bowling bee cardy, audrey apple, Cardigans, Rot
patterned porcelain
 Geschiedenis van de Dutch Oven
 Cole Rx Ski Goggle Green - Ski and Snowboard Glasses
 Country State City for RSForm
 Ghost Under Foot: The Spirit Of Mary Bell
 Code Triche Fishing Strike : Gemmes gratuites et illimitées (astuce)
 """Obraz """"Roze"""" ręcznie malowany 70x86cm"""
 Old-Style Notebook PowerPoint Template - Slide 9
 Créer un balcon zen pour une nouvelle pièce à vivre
_ _ _ _ _ _ _
### Your objective
Your answer should be exactly the lines of the data above, from the first through the line containing "Old-Style Notebook PowerPoint".

### Response to this task
bowling bee cardy, audrey apple, Cardigans, Rot
patterned porcelain
 Geschiedenis van de Dutch Oven
 Cole Rx Ski Goggle Green - Ski and Snowboard Glasses
 Country State City for RSForm
 Ghost Under Foot: The Spirit Of Mary Bell
 Code Triche Fishing Strike : Gemmes gratuites et illimitées (astuce)
 """Obraz """"Roze"""" ręcznie malowany 70x86cm"""
 Old-Style Notebook PowerPoint Template - Slide 9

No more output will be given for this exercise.